Если раков было много, разжигали костер, жарили их на углях и лопали с хлебом. Но так, как компания нередко была большой, всегда голодной и прожорливой, то в рот отправлялись даже шевелящиеся раки. Жарили и пескарей на палочках, если успевали наловить. Как-то по весне, в разлив, нашли мы на заливных больших лужах, оставшихся после схода воды, мелких щурят. Возвращались с рыбалки голодные и злые, погода неважная, клева не было. Так мы этих щурят ловили голыми руками. Намутишь воду, они начинают «тыкаться» в поверхность воды, резкое движение и щуренок у тебя в руках. Протер его об штаны, ногтем снял мелкую чешую, чуть подсолил и в рот. А он бедный еще шевелится. Хребет и кишки выплевываешь.
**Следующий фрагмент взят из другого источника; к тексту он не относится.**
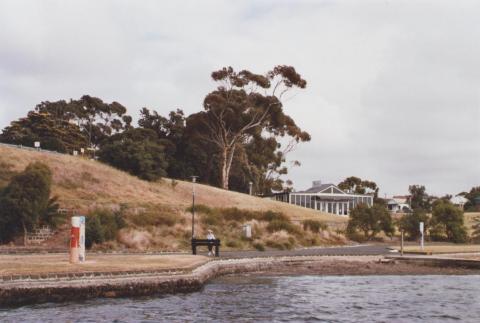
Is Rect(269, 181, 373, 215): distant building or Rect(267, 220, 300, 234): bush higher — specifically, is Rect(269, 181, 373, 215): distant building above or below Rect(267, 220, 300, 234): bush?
above

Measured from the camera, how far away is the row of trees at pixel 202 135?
79.8 meters

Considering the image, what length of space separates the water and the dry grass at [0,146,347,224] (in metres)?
28.5

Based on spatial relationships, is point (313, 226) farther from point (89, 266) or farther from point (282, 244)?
point (89, 266)

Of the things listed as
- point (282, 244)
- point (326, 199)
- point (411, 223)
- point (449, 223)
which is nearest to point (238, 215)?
point (282, 244)

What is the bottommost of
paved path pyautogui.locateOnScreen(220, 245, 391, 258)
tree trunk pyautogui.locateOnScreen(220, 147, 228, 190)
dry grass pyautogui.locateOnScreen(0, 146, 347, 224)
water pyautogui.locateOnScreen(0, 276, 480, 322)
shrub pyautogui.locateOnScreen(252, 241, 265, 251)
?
water pyautogui.locateOnScreen(0, 276, 480, 322)

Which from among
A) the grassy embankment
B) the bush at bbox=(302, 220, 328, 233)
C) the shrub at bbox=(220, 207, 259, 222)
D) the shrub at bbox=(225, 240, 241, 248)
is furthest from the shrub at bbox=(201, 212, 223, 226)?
the bush at bbox=(302, 220, 328, 233)

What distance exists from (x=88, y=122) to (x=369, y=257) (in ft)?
258

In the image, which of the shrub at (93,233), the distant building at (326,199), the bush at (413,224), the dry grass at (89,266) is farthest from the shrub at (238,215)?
the distant building at (326,199)

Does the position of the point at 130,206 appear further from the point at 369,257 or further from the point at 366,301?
the point at 366,301

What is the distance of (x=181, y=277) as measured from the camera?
25547 millimetres

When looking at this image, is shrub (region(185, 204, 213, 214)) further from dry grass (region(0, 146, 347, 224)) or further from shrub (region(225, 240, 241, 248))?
shrub (region(225, 240, 241, 248))

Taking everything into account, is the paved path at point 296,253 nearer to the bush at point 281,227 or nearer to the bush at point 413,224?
the bush at point 281,227

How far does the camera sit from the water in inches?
764

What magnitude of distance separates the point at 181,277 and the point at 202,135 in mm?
66288
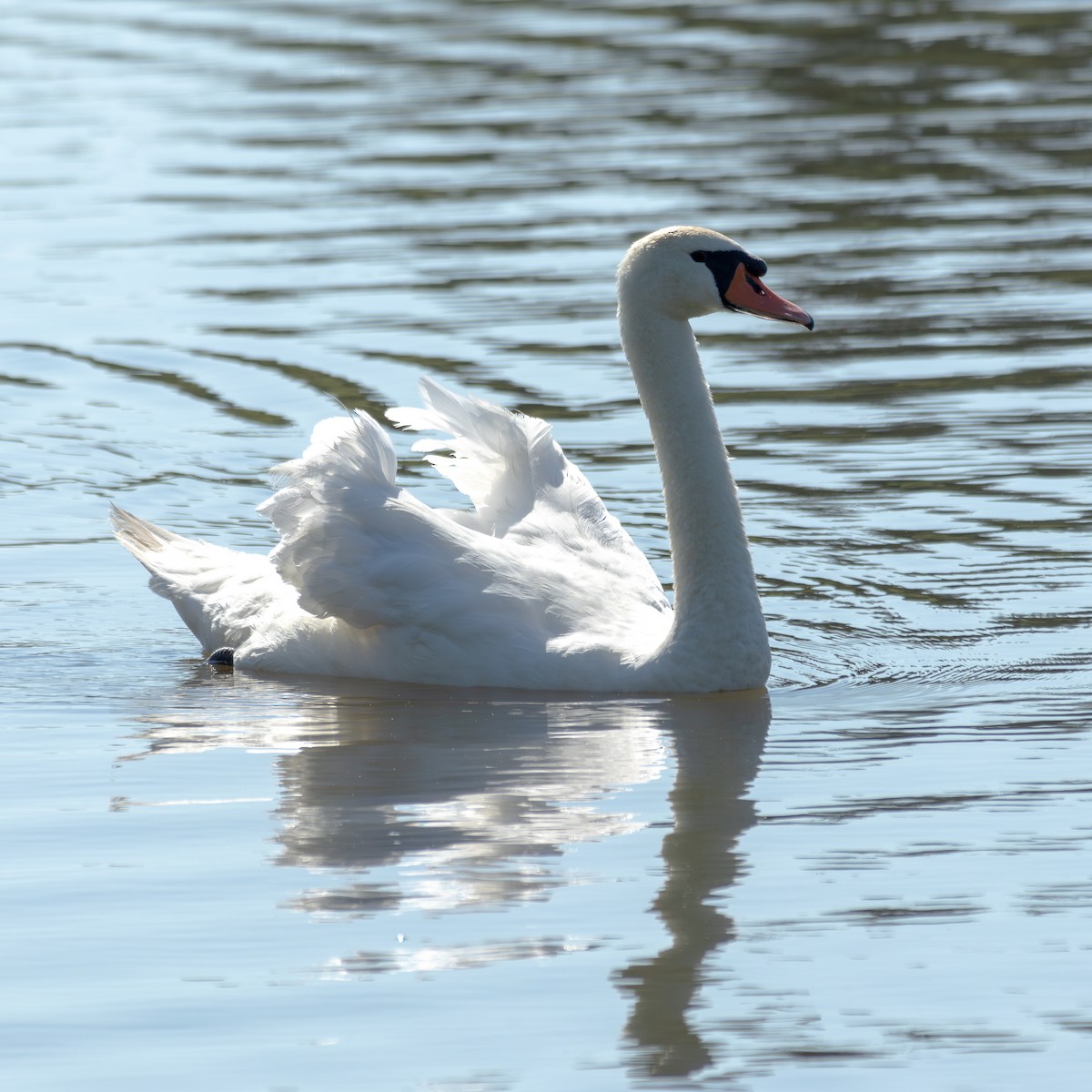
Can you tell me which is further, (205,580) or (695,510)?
(205,580)

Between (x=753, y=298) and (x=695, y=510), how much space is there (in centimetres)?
81

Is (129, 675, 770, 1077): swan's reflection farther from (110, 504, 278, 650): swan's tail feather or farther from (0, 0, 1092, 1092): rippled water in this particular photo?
(110, 504, 278, 650): swan's tail feather

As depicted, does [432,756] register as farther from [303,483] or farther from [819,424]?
[819,424]

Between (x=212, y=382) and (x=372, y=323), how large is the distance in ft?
4.97

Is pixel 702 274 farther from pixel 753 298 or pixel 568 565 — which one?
pixel 568 565

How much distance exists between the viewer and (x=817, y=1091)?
530 centimetres

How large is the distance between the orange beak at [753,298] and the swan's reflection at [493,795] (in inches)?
56.3

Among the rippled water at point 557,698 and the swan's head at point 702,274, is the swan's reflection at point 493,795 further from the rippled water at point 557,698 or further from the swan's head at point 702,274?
the swan's head at point 702,274

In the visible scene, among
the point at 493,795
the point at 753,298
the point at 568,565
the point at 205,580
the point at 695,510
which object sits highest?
the point at 753,298

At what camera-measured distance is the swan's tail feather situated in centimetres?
1007

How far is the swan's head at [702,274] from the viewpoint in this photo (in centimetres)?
891

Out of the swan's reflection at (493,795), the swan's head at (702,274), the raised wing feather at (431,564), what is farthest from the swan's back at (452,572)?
the swan's head at (702,274)

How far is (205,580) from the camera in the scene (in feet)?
33.7

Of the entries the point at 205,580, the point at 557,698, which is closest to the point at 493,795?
the point at 557,698
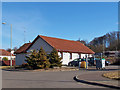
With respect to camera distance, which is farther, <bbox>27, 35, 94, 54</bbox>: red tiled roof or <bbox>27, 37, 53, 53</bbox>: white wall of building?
<bbox>27, 35, 94, 54</bbox>: red tiled roof

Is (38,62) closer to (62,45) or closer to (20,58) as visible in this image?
(62,45)

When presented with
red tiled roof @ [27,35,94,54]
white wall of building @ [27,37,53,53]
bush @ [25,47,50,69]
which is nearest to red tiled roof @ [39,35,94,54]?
red tiled roof @ [27,35,94,54]

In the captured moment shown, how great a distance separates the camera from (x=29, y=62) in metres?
23.1

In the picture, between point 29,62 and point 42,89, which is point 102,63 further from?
point 42,89

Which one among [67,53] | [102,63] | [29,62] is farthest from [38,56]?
[67,53]

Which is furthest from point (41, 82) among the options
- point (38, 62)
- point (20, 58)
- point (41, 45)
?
point (20, 58)

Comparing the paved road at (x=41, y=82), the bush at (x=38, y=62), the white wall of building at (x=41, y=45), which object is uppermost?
the white wall of building at (x=41, y=45)

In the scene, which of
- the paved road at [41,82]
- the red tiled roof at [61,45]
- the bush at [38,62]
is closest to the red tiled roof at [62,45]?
the red tiled roof at [61,45]

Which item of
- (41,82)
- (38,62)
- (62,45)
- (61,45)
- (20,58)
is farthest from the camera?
(20,58)

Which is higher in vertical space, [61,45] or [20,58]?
[61,45]

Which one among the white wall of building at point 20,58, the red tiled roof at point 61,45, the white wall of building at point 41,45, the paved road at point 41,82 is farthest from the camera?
the white wall of building at point 20,58

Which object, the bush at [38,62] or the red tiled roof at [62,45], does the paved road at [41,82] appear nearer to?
the bush at [38,62]

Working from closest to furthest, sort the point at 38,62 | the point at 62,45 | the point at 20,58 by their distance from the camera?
the point at 38,62 < the point at 62,45 < the point at 20,58

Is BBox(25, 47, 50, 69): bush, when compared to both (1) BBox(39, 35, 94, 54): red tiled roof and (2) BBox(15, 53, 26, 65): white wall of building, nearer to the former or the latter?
(1) BBox(39, 35, 94, 54): red tiled roof
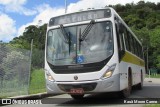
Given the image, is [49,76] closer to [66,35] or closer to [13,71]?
[66,35]

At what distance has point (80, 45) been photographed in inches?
498

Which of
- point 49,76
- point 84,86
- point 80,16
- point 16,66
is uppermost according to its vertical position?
point 80,16

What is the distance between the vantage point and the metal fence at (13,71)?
14.7 meters

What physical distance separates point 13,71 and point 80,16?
424 centimetres

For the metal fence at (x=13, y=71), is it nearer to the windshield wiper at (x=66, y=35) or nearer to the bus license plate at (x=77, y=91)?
the windshield wiper at (x=66, y=35)

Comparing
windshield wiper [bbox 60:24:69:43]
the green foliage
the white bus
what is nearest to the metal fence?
the white bus

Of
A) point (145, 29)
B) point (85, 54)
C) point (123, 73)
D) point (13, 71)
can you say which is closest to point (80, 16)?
point (85, 54)

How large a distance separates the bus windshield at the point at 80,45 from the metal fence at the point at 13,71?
248 cm

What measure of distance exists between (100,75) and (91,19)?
7.02 feet

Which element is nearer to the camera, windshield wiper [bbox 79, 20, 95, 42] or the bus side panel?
windshield wiper [bbox 79, 20, 95, 42]

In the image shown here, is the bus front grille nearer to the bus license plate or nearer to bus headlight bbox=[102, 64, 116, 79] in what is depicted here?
the bus license plate

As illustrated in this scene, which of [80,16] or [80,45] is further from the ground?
[80,16]

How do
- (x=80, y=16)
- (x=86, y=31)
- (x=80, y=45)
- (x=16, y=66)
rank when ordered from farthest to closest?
(x=16, y=66)
(x=80, y=16)
(x=86, y=31)
(x=80, y=45)

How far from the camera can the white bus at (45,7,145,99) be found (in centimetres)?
1215
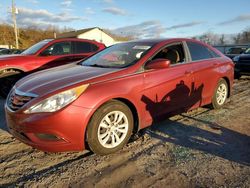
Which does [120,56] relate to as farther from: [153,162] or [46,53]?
[46,53]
Животы были крепкими, переваривали все, что попадало в них и проблем не испытывали, не то, что нынешнее поколение «барчуков». Главное много не есть, а с количеством у нас всегда были проблемы.
Немного утолив голод и отдохнув, кто шел ловить рыбу, кто собирался в кружок играть в камешки, рассказывать анекдоты и рыбацкие небылицы или горланить блатные и самодельные песни. Творчество в нас било через край, как и молодая энергия. Раз, два раза в день мимо нашего пляжа проплывал, небольшой, но очень мощный и тяжелый катер. На нем был установлен мотор от автомобиля ЗИС-5 и толстая металлическая обшивка корпуса, чтобы толкать бревна и разрушать заторы. Управлял этим кораблем бронзовотелый, с мышцами Рембо, бывший зек. Едва заслышав мотор и, заметив выплывающую из-за поворота, тяжело идущую посудину, мы прекращали все свои занятия и хором бросались к воде. От катера расходились огромные, почти в метр волны, что для нас, видевших море только в кино, означало хотя бы на несколько минут, побывать там. Мы старались подплыть, как можно ближе к катеру, под самый его нос, а морячок в тельнике, бросив штурвал, отгонял нас матом и багром, чтобы мы не попали под винт.